Là, M. Trudeau nous dit qu'il a envoyé 1000 soldats pendant quelques mois et qu’actuellement, il y a 450 personnes de la Croix-Rouge.

Il faut remettre ça en perspective! Il nous manquait 20 000 employés. M. Trudeau nous en a envoyé 1000. Et là, il veut se mêler des soins de longue durée... La vérité, c’est qu’on doit embaucher plus de personnes et, pour ce faire, ça prend du financement récurrent!

M. Trudeau nous a donné de l’argent cette année. Mais comment paie-t-on ces 7000, ou ces 10 000 personnes-là de plus, l’année prochaine?

Rappelons que le gouvernement fédéral finançait 50 % des dépenses en santé; actuellement, il en finance seulement 22 %.
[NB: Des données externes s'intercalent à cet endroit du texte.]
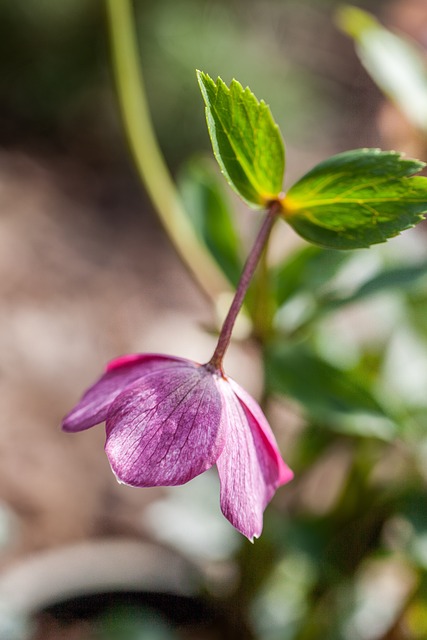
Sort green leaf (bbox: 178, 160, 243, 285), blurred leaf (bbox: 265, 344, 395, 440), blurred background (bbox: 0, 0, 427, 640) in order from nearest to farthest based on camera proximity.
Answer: blurred leaf (bbox: 265, 344, 395, 440) < green leaf (bbox: 178, 160, 243, 285) < blurred background (bbox: 0, 0, 427, 640)

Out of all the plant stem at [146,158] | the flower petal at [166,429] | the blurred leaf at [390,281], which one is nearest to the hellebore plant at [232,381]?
the flower petal at [166,429]

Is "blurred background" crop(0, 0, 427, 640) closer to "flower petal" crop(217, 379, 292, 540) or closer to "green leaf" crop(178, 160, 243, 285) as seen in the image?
"green leaf" crop(178, 160, 243, 285)

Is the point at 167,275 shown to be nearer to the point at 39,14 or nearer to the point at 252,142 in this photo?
the point at 39,14

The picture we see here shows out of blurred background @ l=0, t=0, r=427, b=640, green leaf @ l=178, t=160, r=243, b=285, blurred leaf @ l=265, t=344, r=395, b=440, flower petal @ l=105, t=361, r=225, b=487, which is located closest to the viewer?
flower petal @ l=105, t=361, r=225, b=487

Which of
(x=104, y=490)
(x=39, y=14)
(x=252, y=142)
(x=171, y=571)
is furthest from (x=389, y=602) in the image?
(x=39, y=14)

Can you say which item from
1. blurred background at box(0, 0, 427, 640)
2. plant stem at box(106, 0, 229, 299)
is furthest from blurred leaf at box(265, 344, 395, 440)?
plant stem at box(106, 0, 229, 299)

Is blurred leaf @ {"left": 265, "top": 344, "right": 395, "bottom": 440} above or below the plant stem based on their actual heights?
below
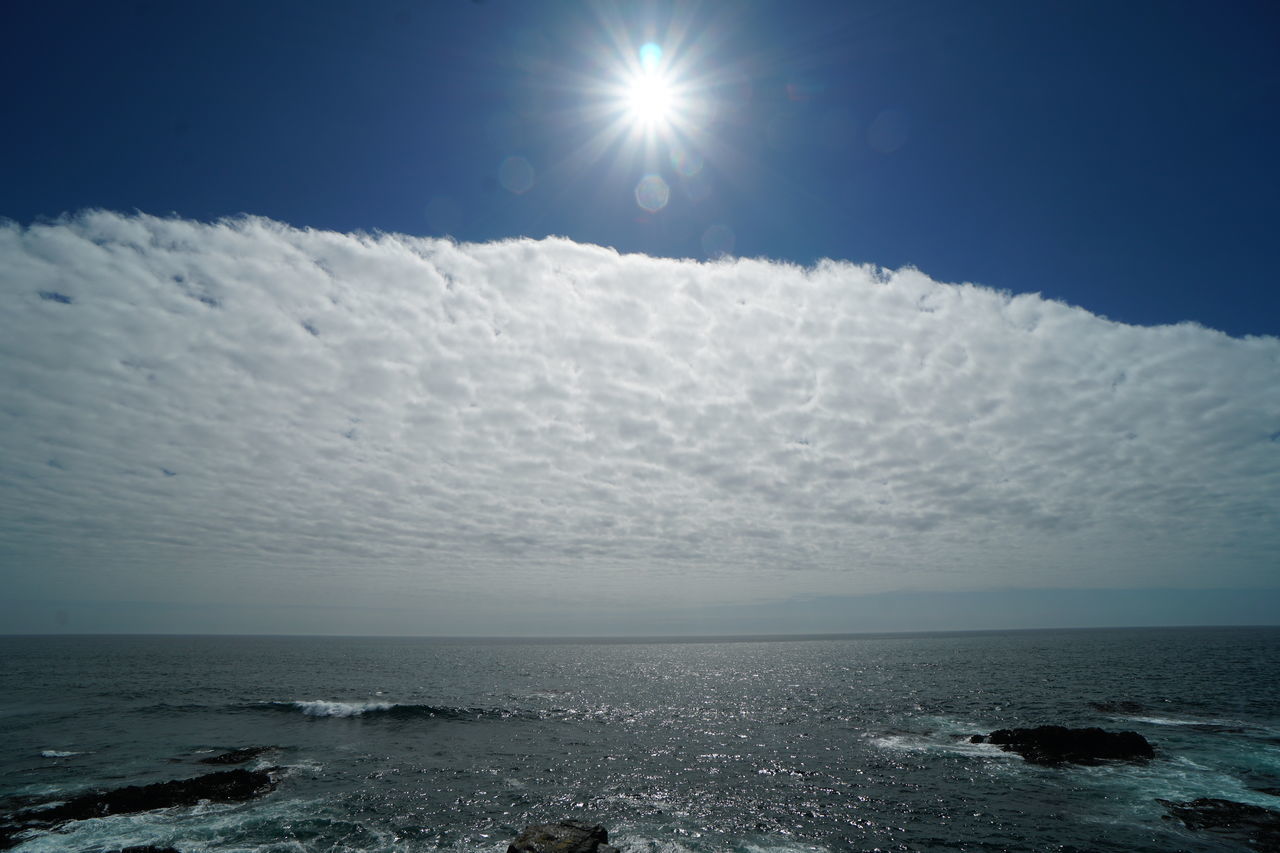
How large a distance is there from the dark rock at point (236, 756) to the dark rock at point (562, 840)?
28.6 metres

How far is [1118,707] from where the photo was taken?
60.7 meters

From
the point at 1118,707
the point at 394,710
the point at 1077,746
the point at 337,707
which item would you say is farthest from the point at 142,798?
the point at 1118,707

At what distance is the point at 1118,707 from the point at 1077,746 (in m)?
27.4

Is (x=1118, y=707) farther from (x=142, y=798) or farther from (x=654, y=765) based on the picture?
(x=142, y=798)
Donc, plutôt que de parler de normes, et de [vouloir] s’impliquer, [et que] lui il connaît ça, les CHSLD... Eh bien! Qu’il fasse sa part.

Les gens envoient près de la moitié de leurs impôts à Ottawa; ce serait normal qu’Ottawa contribue plus que 22 %.

Nous, soit toutes les provinces, nous lui demandons de façon très raisonnable de contribuer à 35 % des dépenses en santé.

Ce qui équivaudrait à 70 milliards de dollars. Mais ça, les gens qui vous écoutent doivent dire : « Oui! On vous appuie! » J’imagine que les gens applaudissent [l’idée] que des fonds arrivent du fédéral pour mieux s’occuper des aînés. Mais les Québécois s’attendent aussi à ce qu’il y ait des normes plus sévères dans ces résidences-là. On ne peut pas être contre des normes plus sévères, non?

Déjà, avec les corrections que nous avons apportées, en ajoutant 7000 personnes, et bientôt 3000 de plus, donc 10 000 personnes de plus dans les CHSLD, on est en train de se donner des normes. C’est beau de parler de normes, mais il faut embaucher du personnel et, pour ce faire, ça prend des fonds récurrents.

En raison des impacts du vieillissement et des nouvelles technologies, les coûts de la santé augmentent de 6 % par année, alors que les revenus augmentent de 3 %. Alors, on a besoin d’une plus grande contribution du fédéral, et je ne pense pas qu’on ait besoin de M. Trudeau pour nous dire ce qu’il y a à faire dans les CHSLD.

Vous irez négocier à Ottawa quand même?

La semaine dernière, nous avions une position unanime : les 13 premiers ministres des provinces et des territoires demandent unanimement à M. Trudeau une augmentation des transferts de 28 milliards de dollars, donc les faire passer de 22 % à 35 % des dépenses totales, et que cela se fasse sans condition.

À partir de cette semaine, c’est moi qui préside le Conseil de la fédération. On demande une rencontre à M. Trudeau, on veut une date pour aller régler ce problème, qui est le plus urgent et qui est empiré par la pandémie actuellement.

On a déjà vu bien des fronts communs s’effriter lorsque des provinces, voyant le chèque, se disaient : « Bah, dans le fond… » Votre front commun est-il solide?

C’est la demande que nous avons faite d'avoir une augmentation des transferts sans condition. Il y a aussi une question de saine gestion. Je dis souvent que lorsqu'il y a deux patrons, il n'y a plus de patrons…

Les provinces préfèrent gérer le réseau de la santé. C'est dans leurs compétences. J’espère que ce front commun là va durer.